* _Work to do_: Copy out the whole archived Minnesota–Chicago football preview below, word for word.

* _Document text_:
This is an archived article that was published on sltrib.com in 2012, and information in the article may be outdated. It is provided only for personal research purposes and may not be reprinted.
First down: Minnesota at Chicago
11 a.m., TV • Ch. 13
The skinny • Bears fans know they're in some dire straits (sit back down, Mark Knopfler no one was talking about you!) when they're actually excited about the prospect of Jay Cutler playing. Seriously, when was the last time that happened? I'd guesstimate somewhere between the time he was traded to Chicago and the time he threw his 38th interception as a Bear. Unbiased observers recognize this for what it is: rose-colored glasses half-full (two clichés for the price of one). The Bears' once-promising season is suddenly on the brink, and fans have just endured 11/2 games of the underwhelmingness that is Jason Campbell, so their brains generate some revisionist history and they convince themselves all was spectacular when Cutler was quarterback. Or maybe they're just feeling the effects of Cutler's concussion themselves.
The line • Bears by 7.
The pick • Bears. Cutler may not be the panacea for Chicago's myriad offensive woes, but he's at least better than Christian Ponder, right?

* _Data_:

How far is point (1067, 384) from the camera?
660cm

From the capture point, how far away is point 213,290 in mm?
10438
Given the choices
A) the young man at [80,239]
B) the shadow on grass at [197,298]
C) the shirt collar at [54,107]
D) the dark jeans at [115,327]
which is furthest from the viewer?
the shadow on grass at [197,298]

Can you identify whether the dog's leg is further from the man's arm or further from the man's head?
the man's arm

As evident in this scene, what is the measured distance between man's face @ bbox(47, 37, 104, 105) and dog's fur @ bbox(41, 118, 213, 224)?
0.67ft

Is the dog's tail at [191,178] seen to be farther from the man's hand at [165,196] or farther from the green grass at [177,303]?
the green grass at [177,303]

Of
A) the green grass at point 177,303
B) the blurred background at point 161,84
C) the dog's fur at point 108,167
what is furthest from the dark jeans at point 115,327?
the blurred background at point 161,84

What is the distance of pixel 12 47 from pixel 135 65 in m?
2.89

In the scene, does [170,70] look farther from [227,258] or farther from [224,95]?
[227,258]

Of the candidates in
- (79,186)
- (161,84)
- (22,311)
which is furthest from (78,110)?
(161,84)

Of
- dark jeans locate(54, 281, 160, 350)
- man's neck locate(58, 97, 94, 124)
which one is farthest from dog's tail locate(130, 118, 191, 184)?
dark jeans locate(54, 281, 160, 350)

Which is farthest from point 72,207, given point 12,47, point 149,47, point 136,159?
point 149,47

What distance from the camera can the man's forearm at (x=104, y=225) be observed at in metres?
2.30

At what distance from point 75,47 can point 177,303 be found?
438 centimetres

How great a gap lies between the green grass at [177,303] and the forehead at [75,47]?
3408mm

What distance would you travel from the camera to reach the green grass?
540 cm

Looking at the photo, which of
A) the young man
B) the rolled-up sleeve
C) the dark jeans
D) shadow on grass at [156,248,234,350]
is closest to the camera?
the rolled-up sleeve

* _Solution to this problem_:
This is an archived article that was published on sltrib.com in 2012, and information in the article may be outdated. It is provided only for personal research purposes and may not be reprinted.
First down: Minnesota at Chicago
11 a.m., TV • Ch. 13
The skinny • Bears fans know they're in some dire straits (sit back down, Mark Knopfler no one was talking about you!) when they're actually excited about the prospect of Jay Cutler playing. Seriously, when was the last time that happened? I'd guesstimate somewhere between the time he was traded to Chicago and the time he threw his 38th interception as a Bear. Unbiased observers recognize this for what it is: rose-colored glasses half-full (two clichés for the price of one). The Bears' once-promising season is suddenly on the brink, and fans have just endured 11/2 games of the underwhelmingness that is Jason Campbell, so their brains generate some revisionist history and they convince themselves all was spectacular when Cutler was quarterback. Or maybe they're just feeling the effects of Cutler's concussion themselves.
The line • Bears by 7.
The pick • Bears. Cutler may not be the panacea for Chicago's myriad offensive woes, but he's at least better than Christian Ponder, right?